Only the columns that are specified in the xform definition are binned, the remaining columns do not change
dbms_data_mining_transform.xform_bin_num(
bin_table_name IN VARCHAR2,
data_table_name IN VARCHAR2,
xform_view_name IN VARCHAR2,
literal_flag IN BOOLEAN DEFAULT FALSE,
bin_schema_name IN VARCHAR2 DEFAULT NULL,
data_schema_name IN VARCHAR2 DEFAULT NULL,
xform_schema_name IN VARCHAR2 DEFAULT NULL);
PRAGMA SUPPLEMENTAL_LOG_DATA(xform_bin_num, AUTO_WITH_COMMIT);
Creates a view that performs clipping of the data table.

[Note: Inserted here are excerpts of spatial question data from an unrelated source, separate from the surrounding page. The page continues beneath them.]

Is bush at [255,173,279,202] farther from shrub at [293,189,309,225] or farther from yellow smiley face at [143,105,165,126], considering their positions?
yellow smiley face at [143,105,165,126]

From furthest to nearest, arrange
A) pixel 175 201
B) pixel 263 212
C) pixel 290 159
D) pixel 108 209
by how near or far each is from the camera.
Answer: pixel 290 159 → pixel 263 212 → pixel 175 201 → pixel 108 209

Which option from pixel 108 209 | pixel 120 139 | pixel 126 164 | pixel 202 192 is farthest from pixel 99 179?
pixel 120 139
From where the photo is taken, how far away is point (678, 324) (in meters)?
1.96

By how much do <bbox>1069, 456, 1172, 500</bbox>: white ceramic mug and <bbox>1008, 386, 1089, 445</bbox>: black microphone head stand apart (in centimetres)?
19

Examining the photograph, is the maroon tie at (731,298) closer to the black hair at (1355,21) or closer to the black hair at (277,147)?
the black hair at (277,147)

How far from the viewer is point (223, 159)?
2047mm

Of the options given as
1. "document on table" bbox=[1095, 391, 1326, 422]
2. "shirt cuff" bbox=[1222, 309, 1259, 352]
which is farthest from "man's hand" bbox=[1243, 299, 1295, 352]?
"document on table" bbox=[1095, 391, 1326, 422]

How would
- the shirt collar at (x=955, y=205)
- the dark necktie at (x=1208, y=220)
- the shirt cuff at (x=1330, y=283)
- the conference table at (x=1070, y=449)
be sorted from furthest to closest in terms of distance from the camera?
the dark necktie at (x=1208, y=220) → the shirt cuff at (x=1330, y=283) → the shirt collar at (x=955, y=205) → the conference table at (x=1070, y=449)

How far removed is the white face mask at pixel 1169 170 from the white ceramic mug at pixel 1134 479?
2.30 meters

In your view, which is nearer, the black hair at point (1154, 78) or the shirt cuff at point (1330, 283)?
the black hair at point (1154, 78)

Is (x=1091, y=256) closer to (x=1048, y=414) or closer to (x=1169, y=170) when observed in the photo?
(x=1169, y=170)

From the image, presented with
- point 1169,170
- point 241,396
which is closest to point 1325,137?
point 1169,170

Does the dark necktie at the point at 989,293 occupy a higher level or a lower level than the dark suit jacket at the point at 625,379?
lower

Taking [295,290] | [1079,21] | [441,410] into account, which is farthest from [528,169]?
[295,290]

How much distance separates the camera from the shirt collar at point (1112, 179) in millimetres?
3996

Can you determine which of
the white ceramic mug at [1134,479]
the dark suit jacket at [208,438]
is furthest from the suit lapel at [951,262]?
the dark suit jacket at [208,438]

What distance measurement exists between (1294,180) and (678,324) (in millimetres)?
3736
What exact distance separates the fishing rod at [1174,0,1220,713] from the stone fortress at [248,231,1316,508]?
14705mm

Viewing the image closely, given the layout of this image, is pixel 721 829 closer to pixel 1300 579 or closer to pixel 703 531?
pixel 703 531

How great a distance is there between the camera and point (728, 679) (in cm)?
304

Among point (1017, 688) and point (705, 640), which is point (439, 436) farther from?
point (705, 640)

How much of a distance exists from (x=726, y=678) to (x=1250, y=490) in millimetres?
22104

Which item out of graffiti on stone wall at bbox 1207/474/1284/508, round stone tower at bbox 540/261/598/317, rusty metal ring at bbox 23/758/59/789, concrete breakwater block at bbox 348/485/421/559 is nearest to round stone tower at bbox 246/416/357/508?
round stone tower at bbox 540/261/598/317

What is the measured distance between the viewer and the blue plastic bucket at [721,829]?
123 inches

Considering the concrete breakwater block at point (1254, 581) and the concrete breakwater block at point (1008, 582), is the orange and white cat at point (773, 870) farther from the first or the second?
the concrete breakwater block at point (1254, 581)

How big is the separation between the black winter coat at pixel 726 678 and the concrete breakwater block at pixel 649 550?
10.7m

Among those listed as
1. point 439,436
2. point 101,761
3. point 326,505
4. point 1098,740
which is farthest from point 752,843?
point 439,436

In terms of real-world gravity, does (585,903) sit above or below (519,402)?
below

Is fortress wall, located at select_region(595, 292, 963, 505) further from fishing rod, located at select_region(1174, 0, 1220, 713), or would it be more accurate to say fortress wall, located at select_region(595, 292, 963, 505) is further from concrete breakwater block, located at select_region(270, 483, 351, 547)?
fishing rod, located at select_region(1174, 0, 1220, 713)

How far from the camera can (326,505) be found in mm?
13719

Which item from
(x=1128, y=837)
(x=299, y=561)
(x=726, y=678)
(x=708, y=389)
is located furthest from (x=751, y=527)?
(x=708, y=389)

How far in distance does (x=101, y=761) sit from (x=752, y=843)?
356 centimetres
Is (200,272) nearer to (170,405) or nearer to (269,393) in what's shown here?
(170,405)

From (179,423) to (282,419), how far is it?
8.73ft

Only the columns that are specified in the xform definition are clipped, the remaining columns do not change
dbms_data_mining_transform.xform_clip(
clip_table_name IN VARCHAR2,
data_table_name IN VARCHAR2,
xform_view_name IN VARCHAR2,
clip_schema_name IN VARCHAR2 DEFAULT NULL,
data_schema_name IN VARCHAR2 DEFAULT NULL,
xform_schema_name IN VARCHAR2 DEFAULT NULL);
PRAGMA SUPPLEMENTAL_LOG_DATA(xform_clip, AUTO_WITH_COMMIT);
Creates a view that performs column removal from the data table.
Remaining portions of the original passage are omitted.